- _EXTRAIT SOURCE_
L'exercice est un peu osé. Jeter ce regard franc et direct sur l'histoire contemporaine du Mali, pousser cette critique jusqu'à son terme, au moment où s'y déroule une opération militaire pour bouter les islamistes dehors, il fallait le faire. Même si l'histoire qu'il raconte dans ce film est tirée de Toiles d'araignées (roman autobiographique d'Ibrahima Ly, paru en 1982 aux éditions L'Harmattan et ayant circulé sous le manteau avant la Révolution de mars 1991) il n'empêche que l'intention d'Ibrahima Touré, réalisateur du film, est à saluer.

- _DONNÉES_
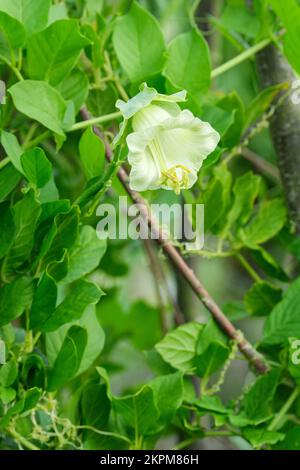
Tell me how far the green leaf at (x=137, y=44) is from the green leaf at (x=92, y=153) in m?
0.07

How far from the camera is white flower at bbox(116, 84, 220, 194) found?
1.41 ft

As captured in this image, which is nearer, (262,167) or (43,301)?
(43,301)

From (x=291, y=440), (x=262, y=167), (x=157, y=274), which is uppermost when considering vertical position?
(x=262, y=167)

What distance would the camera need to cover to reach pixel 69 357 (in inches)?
19.3

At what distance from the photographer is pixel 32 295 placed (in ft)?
1.58

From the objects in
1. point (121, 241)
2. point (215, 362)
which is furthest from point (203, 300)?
point (121, 241)

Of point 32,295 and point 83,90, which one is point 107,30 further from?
point 32,295

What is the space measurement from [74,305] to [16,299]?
34 mm

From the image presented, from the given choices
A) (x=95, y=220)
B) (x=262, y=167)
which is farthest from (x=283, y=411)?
(x=262, y=167)

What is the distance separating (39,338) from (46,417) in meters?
0.05

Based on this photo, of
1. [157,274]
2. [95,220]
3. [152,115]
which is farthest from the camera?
[157,274]

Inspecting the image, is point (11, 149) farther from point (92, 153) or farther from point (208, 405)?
point (208, 405)

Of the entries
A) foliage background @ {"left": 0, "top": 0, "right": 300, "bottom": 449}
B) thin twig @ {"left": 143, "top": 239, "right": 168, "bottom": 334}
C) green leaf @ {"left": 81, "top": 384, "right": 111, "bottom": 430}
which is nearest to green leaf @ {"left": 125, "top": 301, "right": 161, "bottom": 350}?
thin twig @ {"left": 143, "top": 239, "right": 168, "bottom": 334}

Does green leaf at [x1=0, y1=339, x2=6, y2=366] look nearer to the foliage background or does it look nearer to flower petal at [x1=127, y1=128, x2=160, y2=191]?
the foliage background
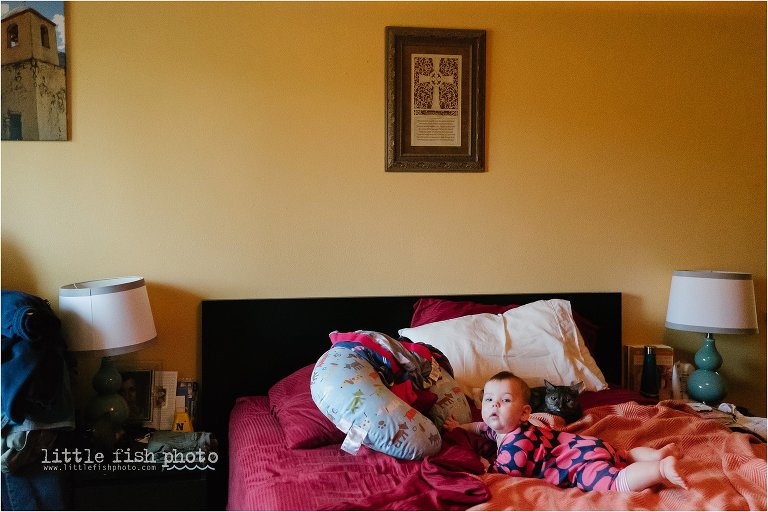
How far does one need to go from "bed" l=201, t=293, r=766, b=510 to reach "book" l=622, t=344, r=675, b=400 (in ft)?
0.19

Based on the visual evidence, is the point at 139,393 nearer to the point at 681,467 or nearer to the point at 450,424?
the point at 450,424

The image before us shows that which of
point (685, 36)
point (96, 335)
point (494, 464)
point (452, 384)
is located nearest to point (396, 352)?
point (452, 384)

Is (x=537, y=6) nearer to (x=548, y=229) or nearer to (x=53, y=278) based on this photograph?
(x=548, y=229)

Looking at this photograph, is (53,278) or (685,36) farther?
(685,36)

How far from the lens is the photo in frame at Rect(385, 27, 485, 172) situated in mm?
2768

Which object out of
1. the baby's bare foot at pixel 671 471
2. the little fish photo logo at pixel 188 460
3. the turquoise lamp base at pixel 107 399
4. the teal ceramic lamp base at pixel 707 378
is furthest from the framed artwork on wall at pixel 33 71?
the teal ceramic lamp base at pixel 707 378

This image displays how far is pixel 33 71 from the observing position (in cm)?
252

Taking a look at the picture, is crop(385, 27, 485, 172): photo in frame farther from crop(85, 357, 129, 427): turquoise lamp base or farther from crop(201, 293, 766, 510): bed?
crop(85, 357, 129, 427): turquoise lamp base

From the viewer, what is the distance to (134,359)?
267cm

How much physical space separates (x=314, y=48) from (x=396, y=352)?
1.36m

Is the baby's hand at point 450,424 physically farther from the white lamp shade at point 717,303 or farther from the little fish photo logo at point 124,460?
the white lamp shade at point 717,303

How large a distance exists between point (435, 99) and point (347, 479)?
1682 millimetres

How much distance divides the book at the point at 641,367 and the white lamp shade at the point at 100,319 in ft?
6.97

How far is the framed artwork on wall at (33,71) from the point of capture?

- _TRAVAIL DEMANDÉ_
Recopiez mot pour mot le passage de l'extrait sur le film d'Ibrahima Touré qui commence à « L'exercice est un » et se termine à « est à saluer. ».

- _RÉPONSE PROPOSÉE_
L'exercice est un peu osé. Jeter ce regard franc et direct sur l'histoire contemporaine du Mali, pousser cette critique jusqu'à son terme, au moment où s'y déroule une opération militaire pour bouter les islamistes dehors, il fallait le faire. Même si l'histoire qu'il raconte dans ce film est tirée de Toiles d'araignées (roman autobiographique d'Ibrahima Ly, paru en 1982 aux éditions L'Harmattan et ayant circulé sous le manteau avant la Révolution de mars 1991) il n'empêche que l'intention d'Ibrahima Touré, réalisateur du film, est à saluer.